在 Jupyter 笔记本中使用 GPU 训练 CNN-LSTM 内存不足
Out of memory training CNN-LSTM with GPU in Jupyter notebook
目前,我想编译我的混合 CNN-LSTM 模型用于情感分析,但出现以下错误
OOM when allocating tensor with shape[9051,300] and type float on /job:localhost/replica:0/task:0/device:GPU:0 by allocator GPU_0_bfc [Op:RandomUniform]
这是我的 GPU 列表,我想在其中使用 RTX:
[name: "/device:CPU:0"
device_type: "CPU"
memory_limit: 268435456
locality {
}
incarnation: 13057500645716466504,
name: "/device:GPU:0"
device_type: "GPU"
memory_limit: 44957696
locality {
bus_id: 1
links {
}
}
incarnation: 6095838710984840352
physical_device_desc: "device: 0, name: NVIDIA RTX A6000, pci bus id: 0000:05:00.0, compute capability: 8.6",
name: "/device:GPU:1"
device_type: "GPU"
memory_limit: 10648354816
locality {
bus_id: 1
links {
}
}
incarnation: 10826802477734196135
physical_device_desc: "device: 1, name: NVIDIA GeForce GTX 1080 Ti, pci bus id: 0000:09:00.0, compute capability: 6.1"]
这是我的代码:
# Build hybrid CNN-LSTM model
def build_cnn_lstm_model(num_words, embedding_vector_size, embedding_matrix, max_sequence_length):
# Input layer
input_layer = Input(shape=(max_sequence_length,))
# Word embedding
embedding_layer = Embedding(input_dim=num_words,
output_dim=embedding_vector_size,
weights=[embedding_matrix],
input_length=max_sequence_length)(input_layer)
# CNN model
# Bigrams extraction
bigrams_convolution_layer = Conv1D(filters=256,
kernel_size=2,
strides=1,
padding='valid',
activation='relu')(embedding_layer)
bigrams_max_pooling_layer = MaxPooling1D(pool_size=2,
strides=1,
padding='valid')(bigrams_convolution_layer)
# Trigrams extraction
trigrams_convolution_layer = Conv1D(filters=256,
kernel_size=3,
strides=1,
padding='valid',
activation='relu')(bigrams_max_pooling_layer)
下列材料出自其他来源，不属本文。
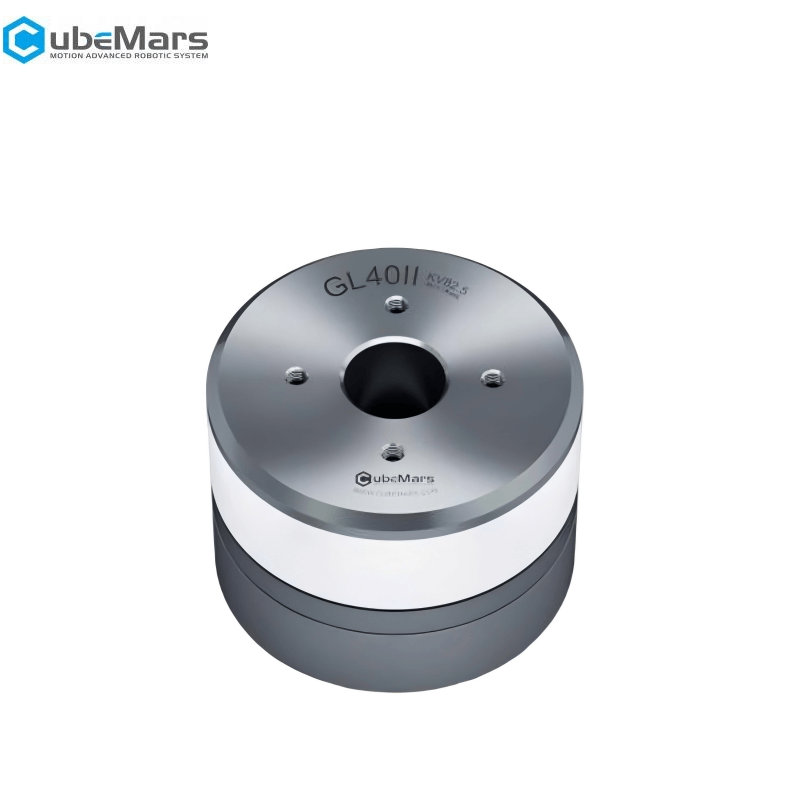 CubeMars GL40 II Motor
trigrams_max_pooling_layer = MaxPooling1D(pool_size=2,
strides=1,
padding='valid')(trigrams_convolution_layer)
# Fourgrams extraction
fourgrams_convolution_layer = Conv1D(filters=256,
kernel_size=4,
strides=1,
padding='valid',
activation='relu')(trigrams_max_pooling_layer)
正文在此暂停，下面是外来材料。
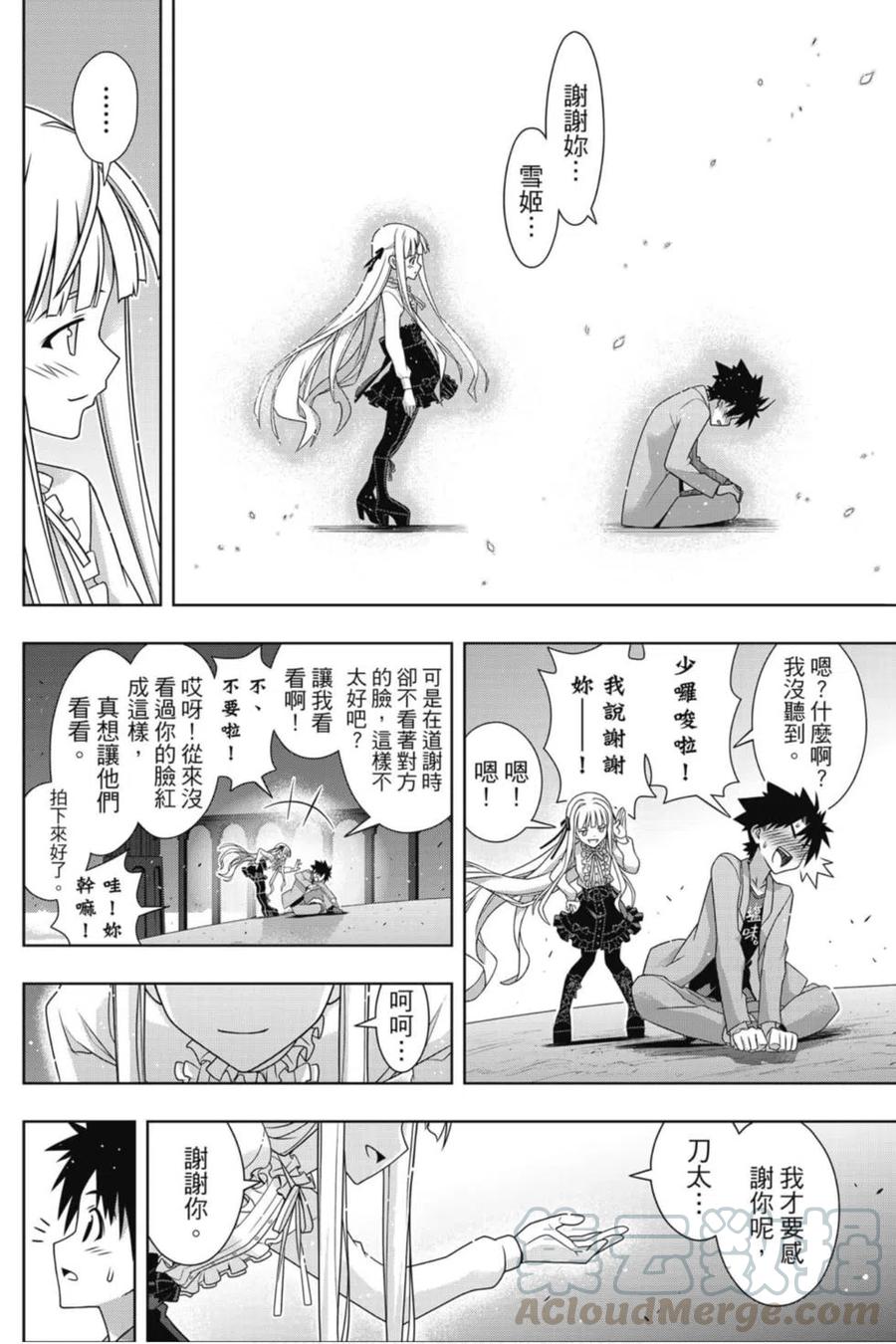 《UQ HOLDER！》第23卷 第9页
fourgrams_max_pooling_layer = MaxPooling1D(pool_size=2,
strides=1,
padding='valid')(fourgrams_convolution_layer)
# Fivegrams extraction
fivegrams_convolution_layer = Conv1D(filters=256,
kernel_size=5,
strides=1,
padding='valid',
activation='relu')(fourgrams_max_pooling_layer)
fivegrams_max_pooling_layer = MaxPooling1D(pool_size=2,
strides=1,
padding='valid')(fivegrams_convolution_layer)
# Dropout layer
dropout_layer = Dropout(rate=0.5)(bigrams_max_pooling_layer)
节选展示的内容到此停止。